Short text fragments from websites
>>>
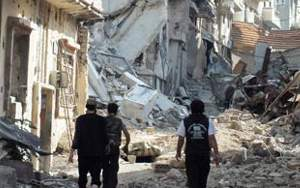 Photo detail: Free Syrian Army fighters walk through rubble of Homs, Syria.
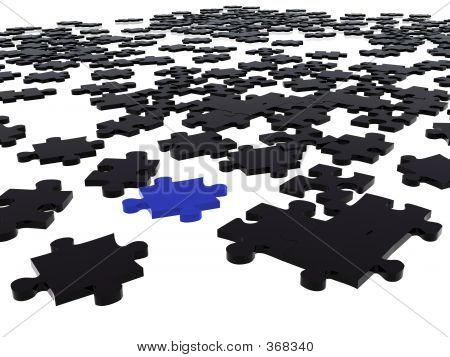 Black Puzzle Piece Amongst Black Ones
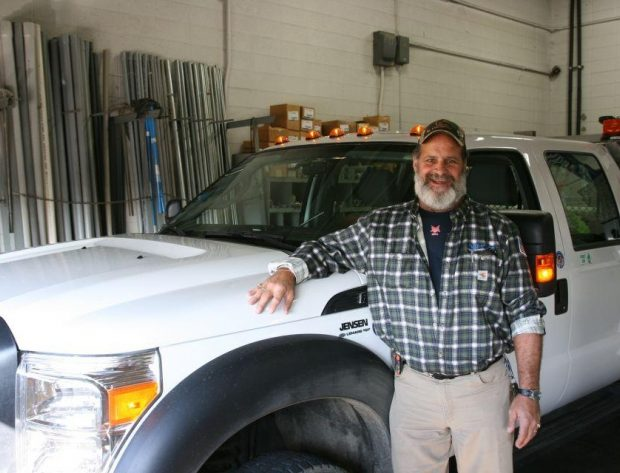 Photo image of Bruce Christensen standing by a NIPCO work truck.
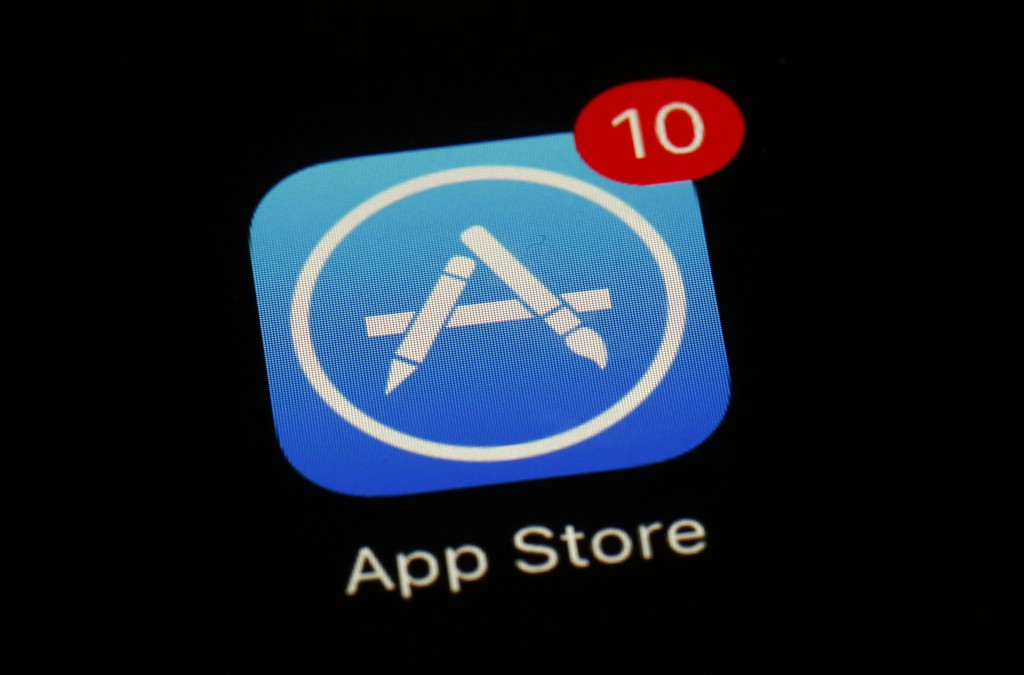 FILE - This March 19, 2018, file photo shows Apple's App Store app in Baltimore. As its iPhone sales slip, Apple has been touting its growing digital-...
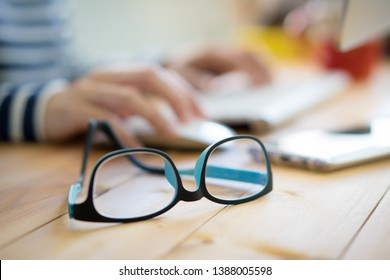 Eyes protecting - Blue Blocking Glasses preventing blue light from LED computer screen which can cause sleeping problem and digital eye strain - Computer Vision Syndrome (CVS) awareness concept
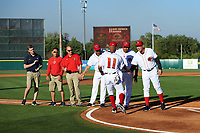 Florida Fire Frogs Ray-Patrick Didder (11) shakes hands with coach Paul Runge (12) during introductions before a game against the Daytona Tortugas on April 6, 2017 at Osceola County Stadium in Kissimmee, Florida.  Also shown is hitting coach Carlos Mendez, coach Tomas Perez, trainer Dave Comeau and other support staff.  Daytona defeated Florida 3-1.  (Mike Janes/Four Seam Images)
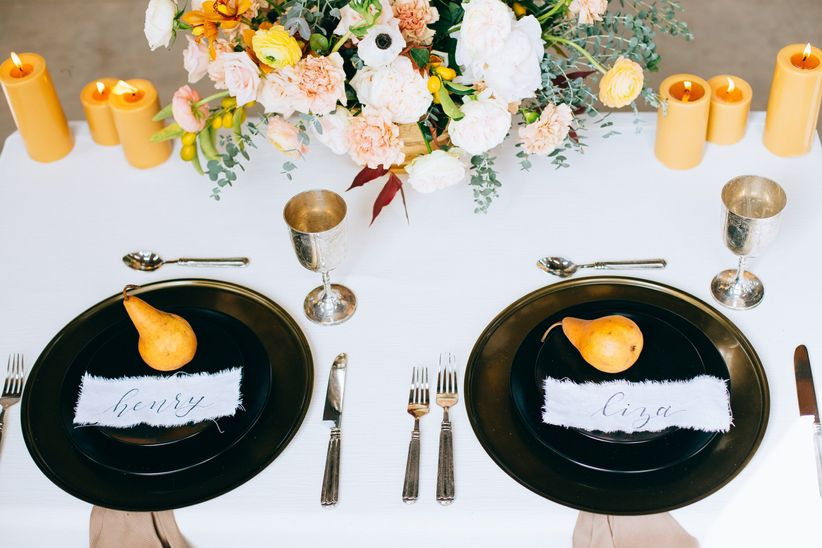 modern place setting idea with black chargers and pear place cards with calligraphy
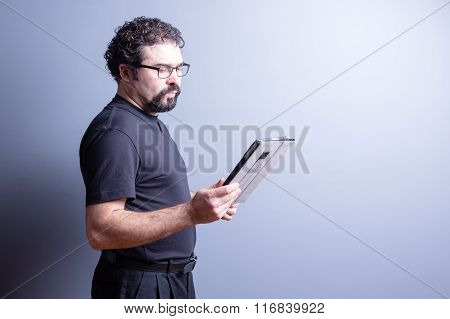 Man With Beard And Glasses Reading From Tablet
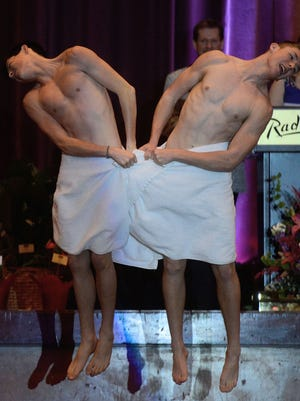 Mr. Notre Dame Academy Greg Young, right, and friend Nick Robinson do a comedic dance routine where they only cover themselves in towels during the Mr. Titletown competition Sunday at the Radisson Hotel and Conference Center in Ashwaubenon.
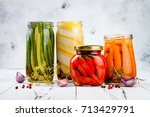 marinated pickles variety... | Shutterstock . vector #713429791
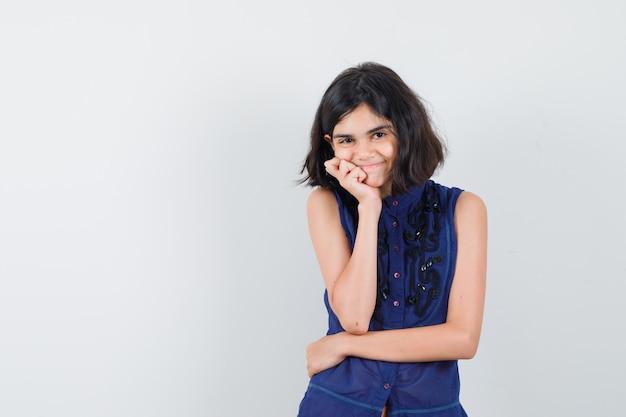 Meisje in blauwe blouse die zich in het denken bevindt stelt en positief kijkt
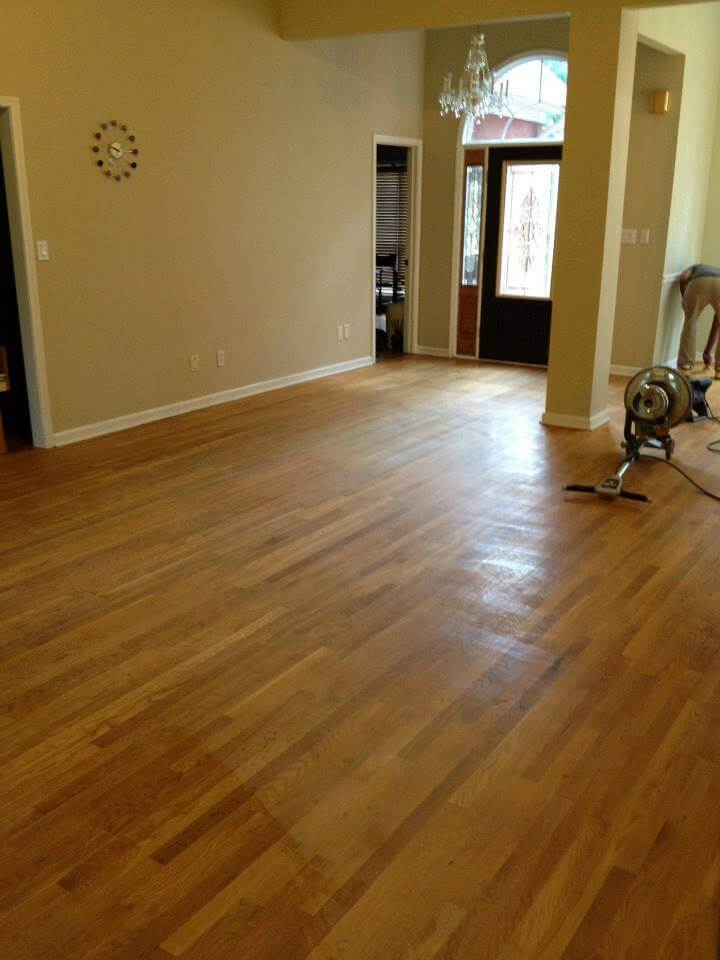 a scratched floor before being resurfaced by Fabulous Floors Nashville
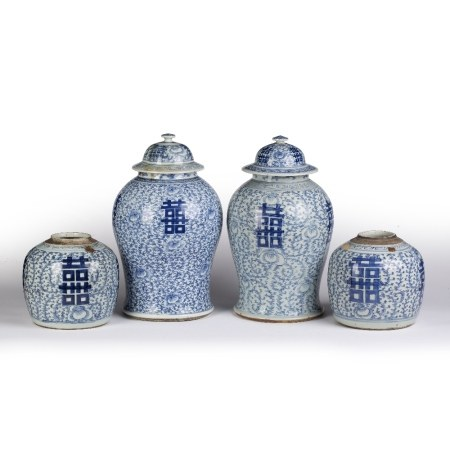 Two similar blue and white baluster lidded vases Chinese, 19th Century, decorated to the body with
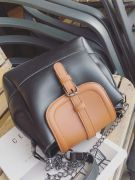 Large shoulder bag with long metal hand-4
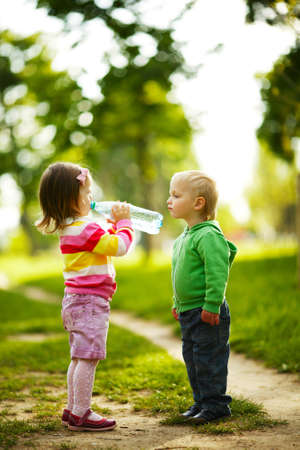sunny cold days: little funny boy and girl drinking mineral water in park Stock Photo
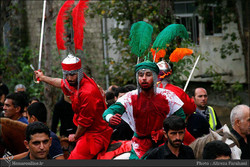 A group performs a tazieh (Iranian passion play) about Imam Hussein (AS) in the northern Iranian town of Ziabar on November 20, 2016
<<<
- _WORK ITEM_
What is wanted is an exact copy of the lines above from the one containing "FILE - This" through the one containing "Eyes protecting - Blue", with no pictures in it.

- _PROBLEM SOLUTION_
 FILE - This March 19, 2018, file photo shows Apple's App Store app in Baltimore. As its iPhone sales slip, Apple has been touting its growing digital-...
 Eyes protecting - Blue Blocking Glasses preventing blue light from LED computer screen which can cause sleeping problem and digital eye strain - Computer Vision Syndrome (CVS) awareness concept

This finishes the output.